標庫を背にした時に右斜め前のあたりにあります。

 標庫を背にして標庫前に立った時に真左に位置する場所にあります。コロナ前の一般公開日にはこちらのフタが開けられていたのですが、人通りが多い場所でキケンということになったのか、最近ではこちらではなく甲がご開帳されています。

 ちなみに6年前の丙ご開帳の時の写真。甲もそうですけど、フタの四角と水準点の四角が合っていないんですよね。理由があってこうしているのかなぁ。
→【追記】地図と見比べてみたのですが、もしかしてカドが東西南北を向くように作られている??

 標庫を背にしたときに左斜め後ろの斜面のずっと先にあります。
「標庫に対面して左側の壁面」を背にして見た時の風景です。あそこです。

 5つのうち、これだけ地下埋設ではありません。「よく見る水準点」の形をしています。

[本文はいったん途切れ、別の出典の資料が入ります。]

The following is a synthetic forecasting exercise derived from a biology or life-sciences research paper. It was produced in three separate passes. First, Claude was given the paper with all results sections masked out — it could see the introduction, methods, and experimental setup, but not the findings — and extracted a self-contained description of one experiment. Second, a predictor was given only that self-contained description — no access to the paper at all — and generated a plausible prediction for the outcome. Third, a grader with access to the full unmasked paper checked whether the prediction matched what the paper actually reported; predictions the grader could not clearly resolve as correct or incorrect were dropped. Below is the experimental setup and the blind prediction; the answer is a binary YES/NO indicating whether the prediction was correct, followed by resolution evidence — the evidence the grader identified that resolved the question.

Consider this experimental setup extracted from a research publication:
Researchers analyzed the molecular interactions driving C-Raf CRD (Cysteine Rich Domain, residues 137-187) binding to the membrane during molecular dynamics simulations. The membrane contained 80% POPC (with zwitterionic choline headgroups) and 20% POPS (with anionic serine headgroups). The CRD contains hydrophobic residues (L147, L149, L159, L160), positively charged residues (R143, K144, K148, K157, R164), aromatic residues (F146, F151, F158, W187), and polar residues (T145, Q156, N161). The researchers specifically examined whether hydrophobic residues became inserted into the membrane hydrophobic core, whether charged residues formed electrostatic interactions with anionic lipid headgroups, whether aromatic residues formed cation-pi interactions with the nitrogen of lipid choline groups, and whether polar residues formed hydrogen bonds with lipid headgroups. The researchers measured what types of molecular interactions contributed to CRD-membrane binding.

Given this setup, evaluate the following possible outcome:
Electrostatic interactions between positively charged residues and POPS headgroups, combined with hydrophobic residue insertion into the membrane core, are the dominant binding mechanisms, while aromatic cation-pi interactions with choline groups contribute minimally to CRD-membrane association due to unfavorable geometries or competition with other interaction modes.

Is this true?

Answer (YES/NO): NO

 標庫を背にしたときに左斜め後ろのあたり、階段を降りていって、車道のほうに向かって歩いた出口付近左側にあります。戊は以前は憲政記念館の建物の真ん前にあったのですが、憲政記念館の工事のために3年ぐらい前にこの場所に移転されました。移転作業(物理)をしたり、移転作業(測量)をしたりしているところ、見たかったなぁ。特に埋設しているところとか。

出会いの場でもある

 「意外と初めての人も多い」と書きましたが、そうは言っても、やはり本当に好きな人も多く訪れるのがこの一般公開日。来場者の方と楽しいお話をさせていただく「一期一会の出会いの機会」となることも数年に1回ですが、あります。印象に残っているのは6年前にお話した高校生で、「学校が午前だけだったので急いで来ました!」と。とても詳しい子で、そうか6年経つと社会人になっていたり大学院に進んだりしているのか、今も地理地図測量を面白いと思ってるかな、専門家になっちゃったりしているのかな、などと思いを馳せました(基本的に連絡先の交換とかはしない。だって怪しいし・・・(笑))。
 今年もひょんな事から来場の方とお話する機会を得ました。話してみると私と同じ「色々見に行きたい組」の香りがして、また超絶に聞き上手な方だったこともあってベラベラ話してしまいました。 たぶん全国の東西南北端の話とか、基準点の話とか、東経135度の話とか北海道の「北緯」モニュメント達の話とか、面白がってもらえそうだなと思いつつ、いきなりいっぱい話しても惹かれるので(少しだけこれでも)自重しました。自重、、、できていたのかな・・・w
 いろんな資料を公開してるとお伝えしましたが、とりあえず入り口はこの資料が面白いかもしれません(speakerdeckを紹介しましたが、slideshareのものは結構docswellのほうに移していたので、そちらのリンクを)。
www.docswell.com
note(https://note.com/sakaik)のほうにも色々書いているので、中には面白い記事があるかもしれません。三角点だけでなく他の情報も多いのでノイズ過多かもしれませんが。。。。(今は、2年前に巡った「東経135度線めぐり」関連の話を、時間見つけて書いているところです)
 そんな感じで、楽しくお話をさせていただきました。ありがとうございました。

まとめ

  • 水準原点一般公開楽しかった
  • 水準原点一般公開楽しかった
  • 水準原点一般公開楽しかった

 そういえばレベルで覗かせてもらえる年もあったけど、今年はなかったな。
いつか、一般公開以外の日でご開帳されている時に居合わせてみたい。点検とか油壺からの測量とかのときに開けている筈なので、「使っているところ」を見てみたいところです。こういうのを最近は動態展示って言うんでしたっけ?(違うw)


 会場を後にし、いつも通り「だって さくら だもん」とかブツブツ言いながら桜田門駅から帰りました。この後、3時間予定だったミーティング&ディスカッションが4時間半近くになるという、双方併せて大変充実した一日となりました。



おまけ。
ルノワールも描いた水準原点(嘘)。

エッシャーといえばエッシャーな感じがしないでもない筆致。

マグリットらしい独特な孤高の存在感。みんな水準原点標庫が好きだったんだなぁ(嘘)。